We came to check - check. Go, look and so on. If they ask for documents, show them, but only those they asked for, and not everything you have. Don't say too much - it can be used against you . The Miranda rule also works in the Russian Federation.

Do not interfere with the work of inspectors

If you see that the inspectors are violating something, pretend that you didn’t notice it. As we have already said, any deviation from the protocol can be used as a reason to cancel the results of the test.

Request a copy of the act

Based on the results of the inspection, the inspector is required to draw up a report. It indicates the essence and basis for the inspection, as well as its results. You are required to sign the inspection report (even if you disagree with something), and the inspector must give you a copy of it. After the inspection report is signed, the inspector does not have the right to correct or add anything. If you see him doing this, keep silent and film him. This is a gross violation of the regulations and any court will take your side.
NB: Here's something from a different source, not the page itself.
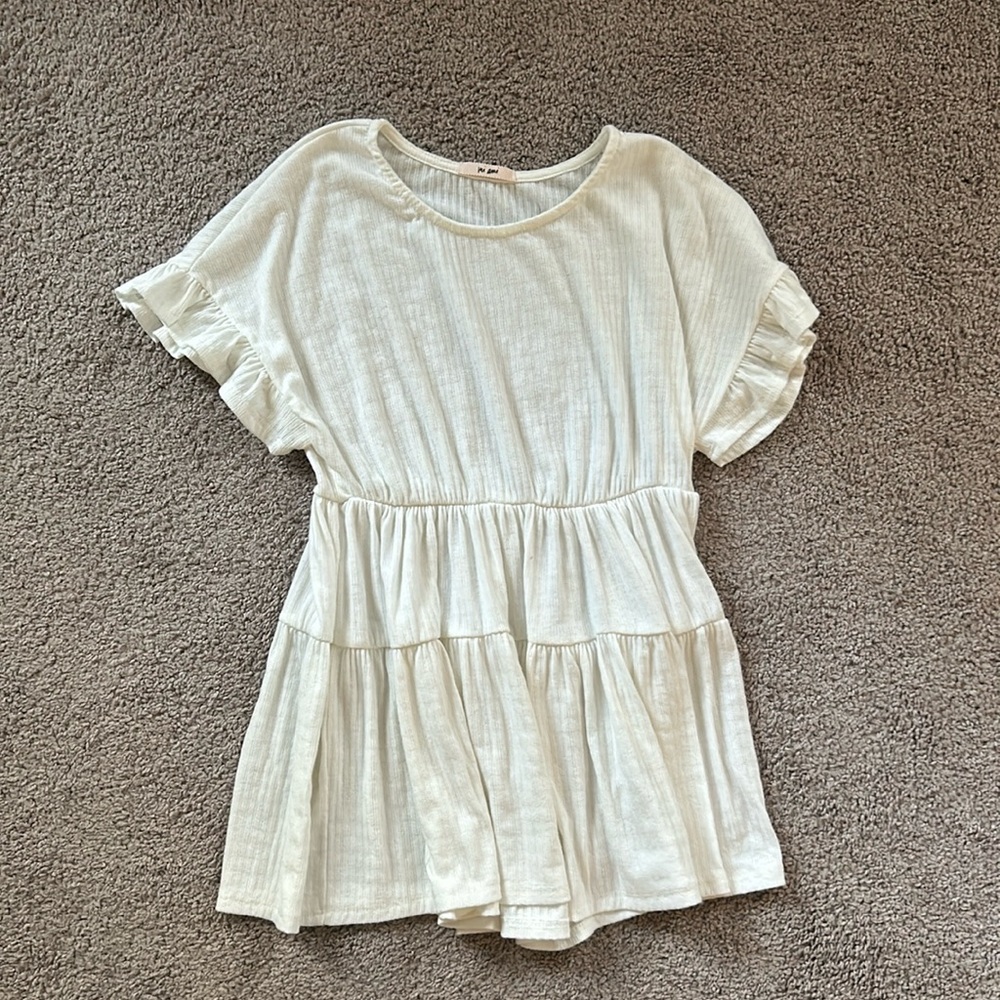 Francesca’s White Peplum Too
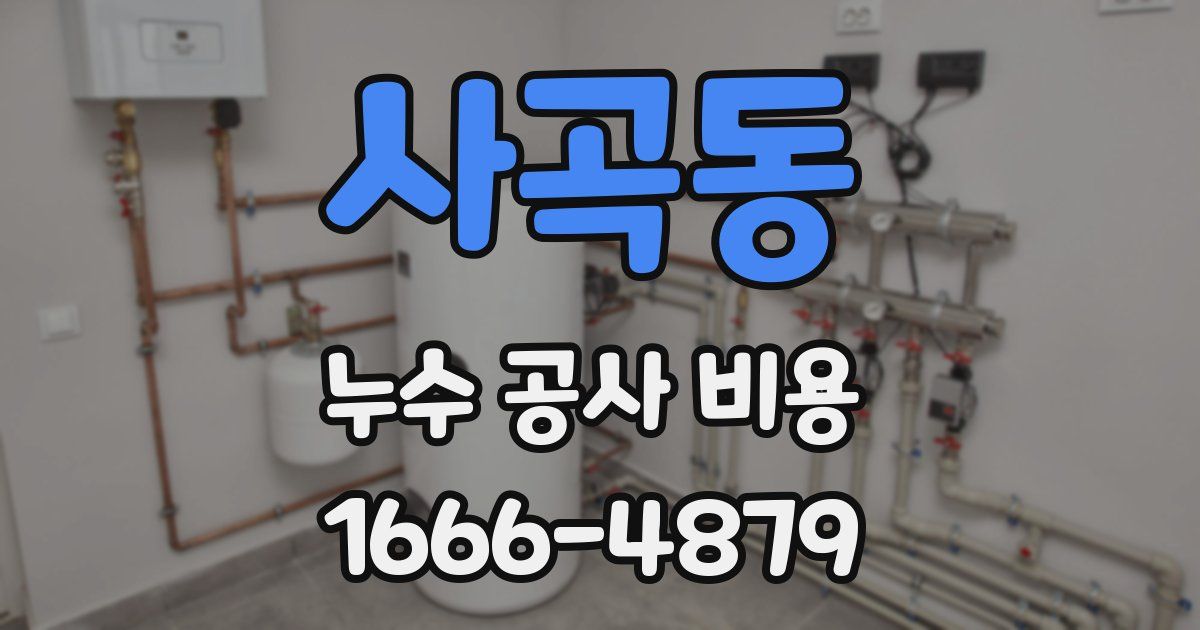 사곡동 누수 공사 비용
If you disagree with something, you have the right to write about it in the act in the appropriate column. Write your vision of the situation and sign with the note “I do not agree with the information in the act.”

Based on the results of the inspection, they can draw up a protocol on the offense, if one has been established. A copy of the resolution is also required to be given to you.
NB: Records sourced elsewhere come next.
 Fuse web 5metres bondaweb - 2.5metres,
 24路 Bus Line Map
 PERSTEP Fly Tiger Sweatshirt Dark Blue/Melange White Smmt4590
The decision can be appealed within ten days from the date of issue. We are talking about calendar days, including weekends and holidays. If you are issued a fine, you must pay it within 2 months.
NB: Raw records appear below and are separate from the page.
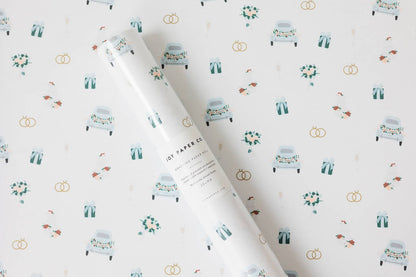 Wedding Pattern Wrapping Paper Roll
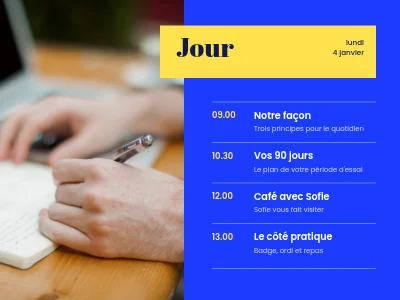 Page 2 de Intégration — bienvenue aux nouveaux arrivants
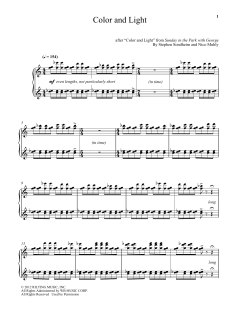 Color And Light von Stephen Sondheim (Download) 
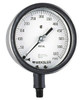 Weksler Instruments 4-1/2" Dial, 1/4 Thread, 0-500 Scale Range, Pressure Gauge Lower Connection Mount, Accurate to 1.5% of Scale EA14G8 - 05808480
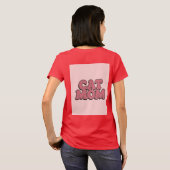 Red Cat Mom T-shirt (Achterkant volledig)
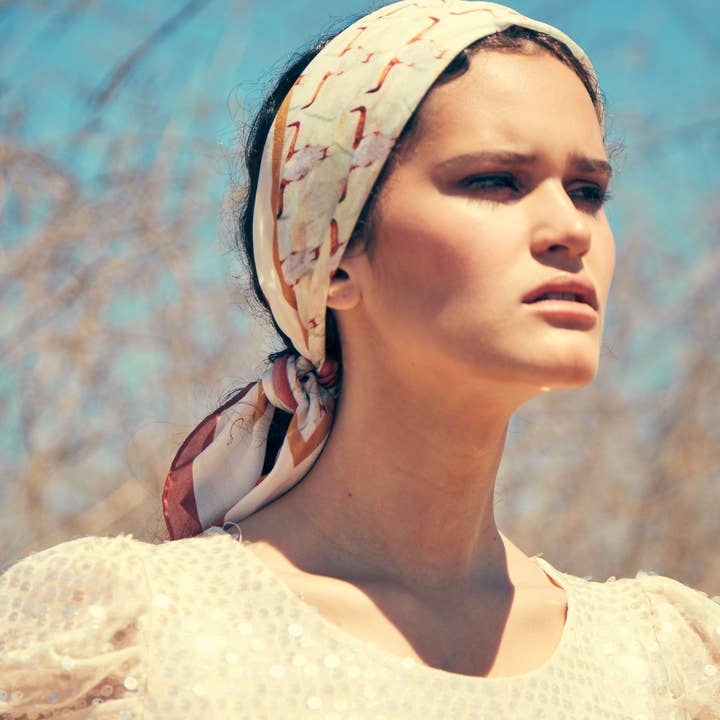 Bandana en soie Death Valley pour la vente par Henelle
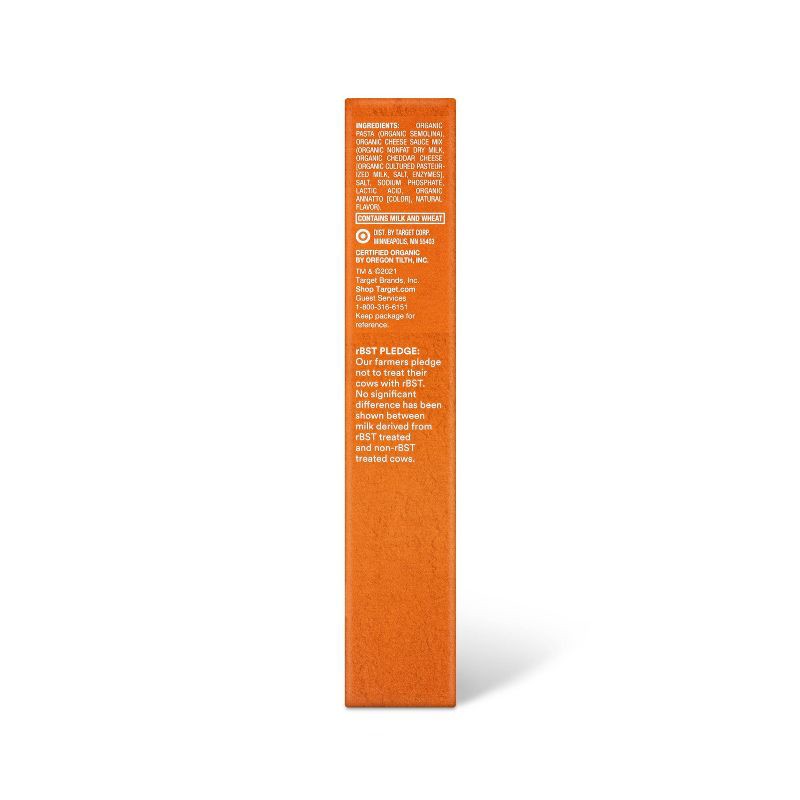 slide 3 of 3, Organic Shells & Cheddar Macaroni and Cheese - 6oz - Good & Gather™, 6 oz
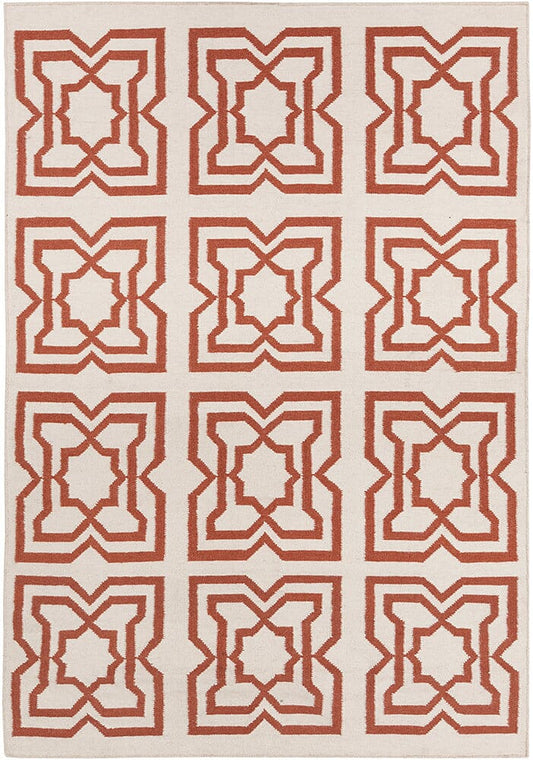 Chandra Lima Lim-25719 Red Geometric Area Rug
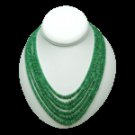 EMERALD  BEAD  NECKLACE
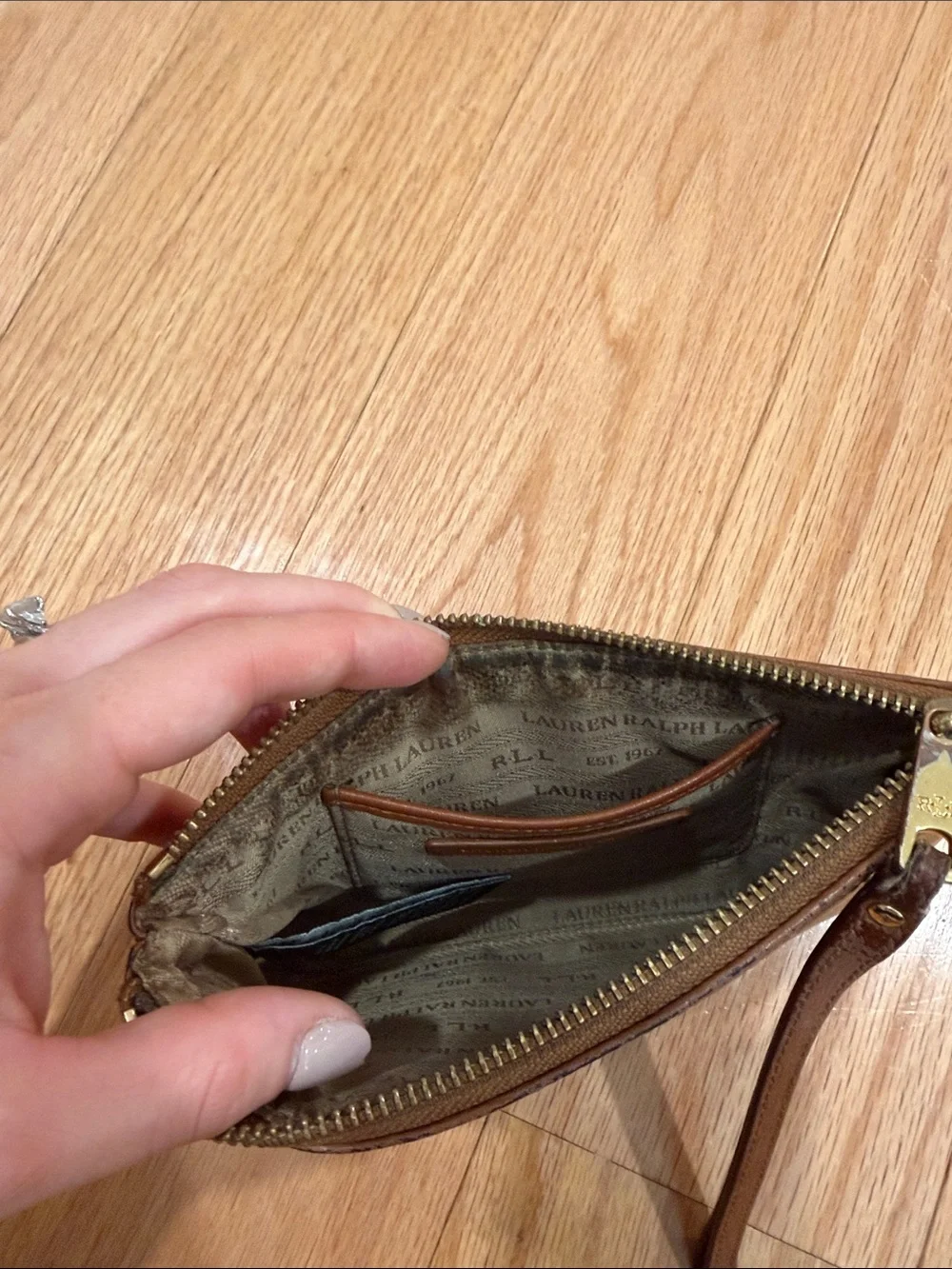 Lauren Ralph Lauren wristlet tan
If you have been warned about an upcoming inspection, you need to properly prepare for this event. Put all documents, equipment and goods in order. Instruct your employees, otherwise they may say unnecessary things. You probably yourself know your weak points and possible violations - all this must be eliminated before the inspectors visit. It’s more difficult with a test purchase - no one will warn you and you won’t be able to prepare.

Conclusion

It is impossible to say exactly why the book of complaints and suggestions only for retail companies was canceled. However, all other businesses are required to have it in stock, since failure to do so can result in a fine of up to 30,000 rubles. Companies don't have to respond to every entry in the book; positive reviews can be left unanswered. At the same time, regardless of the presence of a book of complaints, companies are obliged to respond to pre-trial claims of consumers, and, if correct, satisfy the requirements within the time period specified by law, so as not to receive a fine.